Crise politique au Sénégal après le limogeage d’Ousmane Sonko par Bassirou Diomaye Faye

Le président sénégalais Bassirou Diomaye Faye a pris une décision radicale vendredi soir en destituant son Premier ministre Ousmane Sonko, mettant fin à une alliance politique qui avait permis leur victoire lors de la présidentielle de février 2024. Le secrétaire général de la présidence, Oumar Samba Ba, a annoncé à la télévision nationale la fin des fonctions d’Ousmane Sonko ainsi que de l’ensemble du gouvernement, tout en précisant que ses membres assureraient «la gestion des affaires courantes» jusqu’à la mise en place d’une nouvelle équipe.

Cette rupture brutale met un terme à une union politique forgée dans l’opposition face au président Macky Sall. Ousmane Sonko, ancien maire de Ziguinchor, avait été privé de candidature à l’élection présidentielle après une condamnation pour diffamation ayant entraîné la perte de ses droits civiques. Il avait alors soutenu la candidature de Bassirou Diomaye Faye, contribuant activement à son accession au pouvoir.

Une rivalité politique devenue ingérable

Dès l’installation du nouveau gouvernement à Dakar, les tensions entre les deux hommes se sont intensifiées. Ousmane Sonko, symbole d’un discours souverainiste et panafricaniste plébiscité par une jeunesse sénégalaise en quête de changement, a continué de peser sur la scène politique nationale. Cette influence persistante a placé Bassirou Diomaye Faye dans une position délicate, face à celui qui était perçu comme l’architecte réel de l’alternance politique.

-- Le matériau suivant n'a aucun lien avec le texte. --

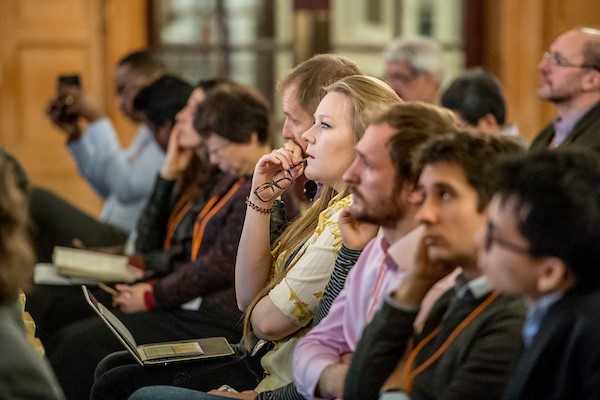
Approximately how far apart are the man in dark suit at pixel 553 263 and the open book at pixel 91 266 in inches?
91.7

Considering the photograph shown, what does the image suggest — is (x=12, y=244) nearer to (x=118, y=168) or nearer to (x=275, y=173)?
(x=275, y=173)

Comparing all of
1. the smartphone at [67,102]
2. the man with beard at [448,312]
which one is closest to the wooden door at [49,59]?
the smartphone at [67,102]

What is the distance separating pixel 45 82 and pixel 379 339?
4.46m

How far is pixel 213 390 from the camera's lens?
2414mm

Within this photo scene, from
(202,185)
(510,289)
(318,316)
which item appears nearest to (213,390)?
(318,316)

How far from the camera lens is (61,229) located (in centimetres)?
438

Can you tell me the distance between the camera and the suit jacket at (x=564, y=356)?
4.73 ft

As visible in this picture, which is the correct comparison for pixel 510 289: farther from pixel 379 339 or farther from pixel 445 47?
pixel 445 47

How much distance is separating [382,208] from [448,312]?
28 cm

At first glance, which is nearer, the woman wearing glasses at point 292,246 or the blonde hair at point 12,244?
the blonde hair at point 12,244

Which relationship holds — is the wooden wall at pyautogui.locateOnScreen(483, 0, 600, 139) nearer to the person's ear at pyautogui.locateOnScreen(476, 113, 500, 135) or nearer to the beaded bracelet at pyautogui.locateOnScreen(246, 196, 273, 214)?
the person's ear at pyautogui.locateOnScreen(476, 113, 500, 135)

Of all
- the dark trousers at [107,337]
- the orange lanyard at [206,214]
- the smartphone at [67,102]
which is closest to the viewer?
the dark trousers at [107,337]

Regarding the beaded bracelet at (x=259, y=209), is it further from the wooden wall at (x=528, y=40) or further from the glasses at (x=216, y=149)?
the wooden wall at (x=528, y=40)

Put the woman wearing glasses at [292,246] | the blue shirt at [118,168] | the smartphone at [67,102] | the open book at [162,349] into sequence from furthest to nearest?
1. the smartphone at [67,102]
2. the blue shirt at [118,168]
3. the open book at [162,349]
4. the woman wearing glasses at [292,246]
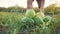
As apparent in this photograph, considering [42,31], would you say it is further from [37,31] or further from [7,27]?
[7,27]

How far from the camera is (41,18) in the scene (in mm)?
1053

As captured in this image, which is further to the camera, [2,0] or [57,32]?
[2,0]

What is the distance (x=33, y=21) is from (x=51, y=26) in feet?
0.31

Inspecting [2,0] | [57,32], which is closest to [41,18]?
[57,32]

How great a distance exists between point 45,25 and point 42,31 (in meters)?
0.04

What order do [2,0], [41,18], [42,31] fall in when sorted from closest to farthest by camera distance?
[42,31]
[41,18]
[2,0]

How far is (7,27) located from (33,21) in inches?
5.4

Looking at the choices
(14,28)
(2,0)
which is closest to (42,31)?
(14,28)

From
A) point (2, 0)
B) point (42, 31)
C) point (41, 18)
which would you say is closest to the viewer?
point (42, 31)

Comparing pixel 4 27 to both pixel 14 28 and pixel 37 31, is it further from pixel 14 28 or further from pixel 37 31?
pixel 37 31

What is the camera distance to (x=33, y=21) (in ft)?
3.28

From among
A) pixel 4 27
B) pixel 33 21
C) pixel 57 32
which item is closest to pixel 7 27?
pixel 4 27

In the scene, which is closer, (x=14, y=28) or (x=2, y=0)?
(x=14, y=28)

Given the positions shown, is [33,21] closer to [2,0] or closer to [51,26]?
[51,26]
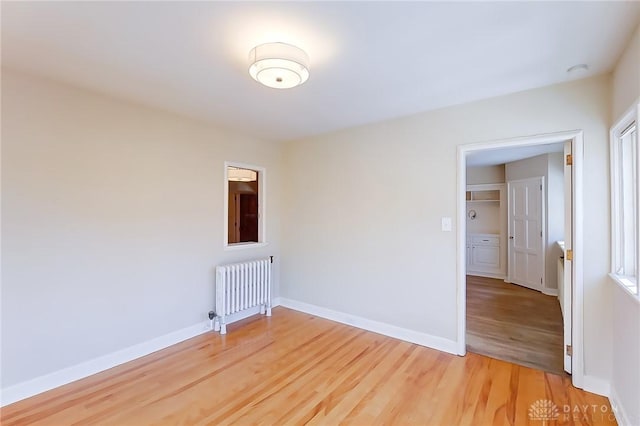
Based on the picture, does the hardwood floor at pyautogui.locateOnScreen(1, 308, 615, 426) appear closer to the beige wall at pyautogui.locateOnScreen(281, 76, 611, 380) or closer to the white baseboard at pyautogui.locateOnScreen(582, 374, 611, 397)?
the white baseboard at pyautogui.locateOnScreen(582, 374, 611, 397)

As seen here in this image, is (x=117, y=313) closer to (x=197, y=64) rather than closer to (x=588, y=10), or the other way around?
(x=197, y=64)

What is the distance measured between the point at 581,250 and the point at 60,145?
435cm

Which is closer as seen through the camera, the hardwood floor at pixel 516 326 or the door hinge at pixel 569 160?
the door hinge at pixel 569 160

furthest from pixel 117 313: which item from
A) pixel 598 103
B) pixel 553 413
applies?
pixel 598 103

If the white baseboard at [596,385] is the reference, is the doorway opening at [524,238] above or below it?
above

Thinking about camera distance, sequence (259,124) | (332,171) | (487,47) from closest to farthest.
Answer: (487,47) → (259,124) → (332,171)

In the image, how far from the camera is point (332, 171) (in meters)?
3.96

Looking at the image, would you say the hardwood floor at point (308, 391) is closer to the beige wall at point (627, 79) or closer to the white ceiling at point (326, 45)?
the beige wall at point (627, 79)

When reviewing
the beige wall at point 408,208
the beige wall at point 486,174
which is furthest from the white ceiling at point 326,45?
the beige wall at point 486,174

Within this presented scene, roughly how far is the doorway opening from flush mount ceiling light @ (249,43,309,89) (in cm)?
190

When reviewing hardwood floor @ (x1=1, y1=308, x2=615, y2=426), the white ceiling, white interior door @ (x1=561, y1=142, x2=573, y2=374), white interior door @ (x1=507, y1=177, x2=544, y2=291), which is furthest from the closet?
the white ceiling

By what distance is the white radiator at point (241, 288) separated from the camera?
3498 mm

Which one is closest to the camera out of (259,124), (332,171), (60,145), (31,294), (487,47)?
(487,47)

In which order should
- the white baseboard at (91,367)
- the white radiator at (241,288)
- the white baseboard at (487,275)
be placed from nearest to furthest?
the white baseboard at (91,367) < the white radiator at (241,288) < the white baseboard at (487,275)
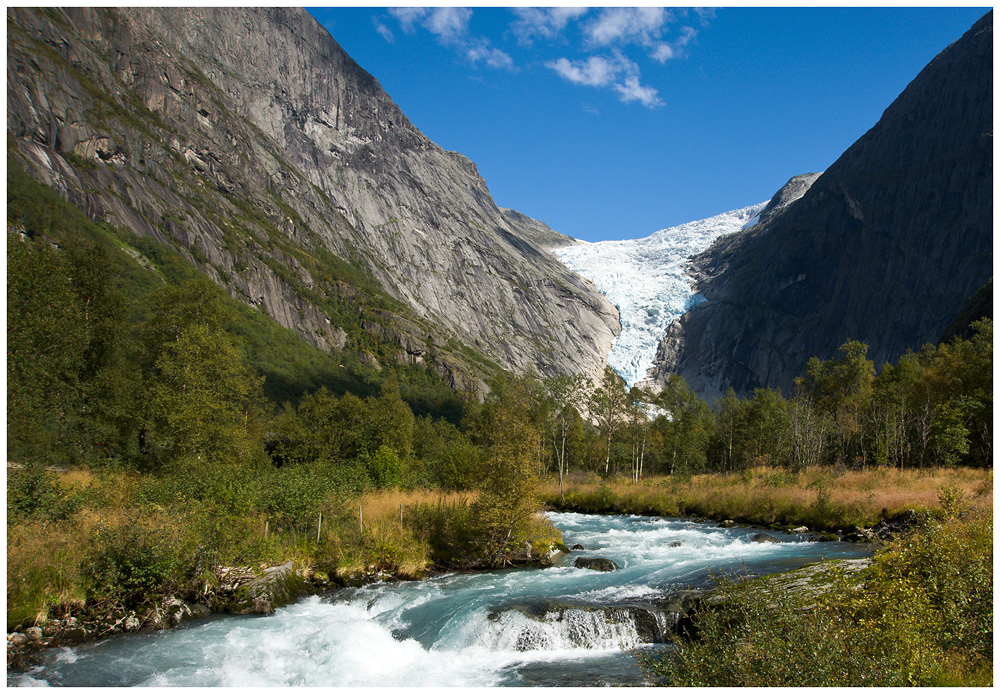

Les désaccords se sont encore accentués après les élections législatives de novembre 2024, remportées haut la main par le parti présidentiel. Plusieurs incidents récents à Dakar ont révélé des divergences croissantes entre la présidence et la primature, alimentant les rumeurs sur une rupture imminente. La situation est devenue telle que la séparation des deux hommes semblait inévitable avec le temps.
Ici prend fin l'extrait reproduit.